Maryland Diocese Admits Female Bishop Killed Cyclist in Hit-and-Run

Episcopal Diocese of Maryland
Episcopal Diocese of Maryland

The first female bishop of the Episcopalian Church and the second in command of the denomination in Maryland has been named by her diocese as the driver of a car that mowed down a father and beloved Baltimore bicycle maker two days after Christmas.

According to police reports, at 2:37 p.m. on December 27, Thomas Palermo, 41, was riding his bike on Roland Avenue in North Baltimore when he was struck by a passenger car that then sped away. The cyclist, who was a well-known custom-bike maker, died from his injuries. The street is described by locals as ideal and safe for cycling with “two traffic lanes and a bike lane in each direction.”

The motorist reportedly returned to the scene “only after she was reportedly chased down by other cyclists.” Within 24 hours, Rev. Eugene Taylor Sutton, Bishop of the Episcopal Diocese of Maryland, named 58 year-old Heather E. Cook, the newly ordained Bishop Suffragan of the Episcopalian Church in the Old Line State, as the driver. A photo of Cook’s car shows a smashed-in front windshield.

Sutton’s email said Cook had been suspended from her religious duties “because of the nature of the accident could result in criminal charges.”

This is not the first time Cook has had a run-in with the law over reckless driving. According to local media and online court records, Cook was arrested four years ago for “drinking, driving and drug charges.” At that time, Caroline County police said she registered over three times the legal limit for alcohol. Cops found a bottle of whiskey, a bottle of wine, and a purported pipe for smoking pot in her car. She pled guilty to the DUI charge and the drug charges against her were dropped.

According to her “autographical statement” issued at her ordination in September, Cook has led something of a wayward life: “Curiosity about the world prompted me to pursue university studies in Canada and England, and work as an au pair in Spain, on a kibbutz in Israel, and as a grape-picker in France and vegetable-harvester in England.”

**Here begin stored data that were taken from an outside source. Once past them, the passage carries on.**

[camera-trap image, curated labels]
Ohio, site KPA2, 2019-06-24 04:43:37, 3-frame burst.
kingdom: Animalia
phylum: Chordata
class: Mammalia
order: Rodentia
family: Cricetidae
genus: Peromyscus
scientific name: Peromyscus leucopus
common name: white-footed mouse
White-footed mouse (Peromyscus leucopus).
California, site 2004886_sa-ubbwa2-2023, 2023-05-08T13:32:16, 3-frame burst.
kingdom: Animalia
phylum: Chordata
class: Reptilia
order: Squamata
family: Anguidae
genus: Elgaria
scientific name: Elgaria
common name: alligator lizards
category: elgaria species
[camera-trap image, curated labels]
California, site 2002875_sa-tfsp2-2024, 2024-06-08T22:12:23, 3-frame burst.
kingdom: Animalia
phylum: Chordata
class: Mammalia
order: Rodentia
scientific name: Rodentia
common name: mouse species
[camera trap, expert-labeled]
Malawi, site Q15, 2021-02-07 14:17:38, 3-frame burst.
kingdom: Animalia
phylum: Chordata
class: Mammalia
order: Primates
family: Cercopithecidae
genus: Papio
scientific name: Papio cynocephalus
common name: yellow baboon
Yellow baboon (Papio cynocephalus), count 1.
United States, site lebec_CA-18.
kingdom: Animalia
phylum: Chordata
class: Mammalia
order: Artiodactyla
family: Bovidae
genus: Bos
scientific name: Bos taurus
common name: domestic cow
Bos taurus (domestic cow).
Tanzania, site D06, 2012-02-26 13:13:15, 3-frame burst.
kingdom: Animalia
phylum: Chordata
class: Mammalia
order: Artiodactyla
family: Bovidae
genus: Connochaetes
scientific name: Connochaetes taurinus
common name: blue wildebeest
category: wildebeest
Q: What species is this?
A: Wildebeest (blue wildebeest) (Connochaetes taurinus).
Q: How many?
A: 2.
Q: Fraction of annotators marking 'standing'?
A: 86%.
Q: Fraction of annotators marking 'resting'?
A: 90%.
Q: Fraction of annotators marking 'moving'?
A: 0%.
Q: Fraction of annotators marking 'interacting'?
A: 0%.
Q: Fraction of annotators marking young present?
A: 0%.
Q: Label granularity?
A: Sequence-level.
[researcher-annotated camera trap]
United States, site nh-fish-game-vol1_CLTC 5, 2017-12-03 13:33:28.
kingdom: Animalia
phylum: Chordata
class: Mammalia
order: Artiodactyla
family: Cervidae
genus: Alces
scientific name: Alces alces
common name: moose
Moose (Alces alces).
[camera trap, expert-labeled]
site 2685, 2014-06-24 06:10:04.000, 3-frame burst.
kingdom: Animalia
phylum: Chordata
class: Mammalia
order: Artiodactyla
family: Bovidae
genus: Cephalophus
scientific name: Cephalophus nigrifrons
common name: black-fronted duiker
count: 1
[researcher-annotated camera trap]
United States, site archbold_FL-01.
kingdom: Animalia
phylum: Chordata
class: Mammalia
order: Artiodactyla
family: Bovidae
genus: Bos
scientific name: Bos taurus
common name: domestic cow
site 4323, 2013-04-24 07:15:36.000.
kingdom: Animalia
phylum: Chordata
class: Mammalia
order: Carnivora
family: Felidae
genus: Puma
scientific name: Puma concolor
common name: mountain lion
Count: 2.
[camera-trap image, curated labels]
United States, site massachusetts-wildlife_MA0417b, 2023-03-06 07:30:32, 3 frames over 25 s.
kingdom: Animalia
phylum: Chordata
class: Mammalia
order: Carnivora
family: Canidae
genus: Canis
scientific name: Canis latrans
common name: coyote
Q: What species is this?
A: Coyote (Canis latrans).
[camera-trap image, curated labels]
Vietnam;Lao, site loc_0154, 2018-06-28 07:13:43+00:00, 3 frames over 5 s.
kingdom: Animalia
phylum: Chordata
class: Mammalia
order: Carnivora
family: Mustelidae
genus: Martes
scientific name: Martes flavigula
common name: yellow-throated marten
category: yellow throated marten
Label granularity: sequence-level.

She said, “Through the ups and downs of ministry, I remain convinced that the Spirit equips us with all we need to make the Good News known in our time. I’m unconvinced by the naysayers who say the day of the Church is over. I believe a new Church is just beginning, and feel called to help lead in the discovery. “

Police have not yet stated if they will press charges against her, drawing outrage from the local biking community. If she is charged and found guilty, Bishop Cook faces up to ten years in jail.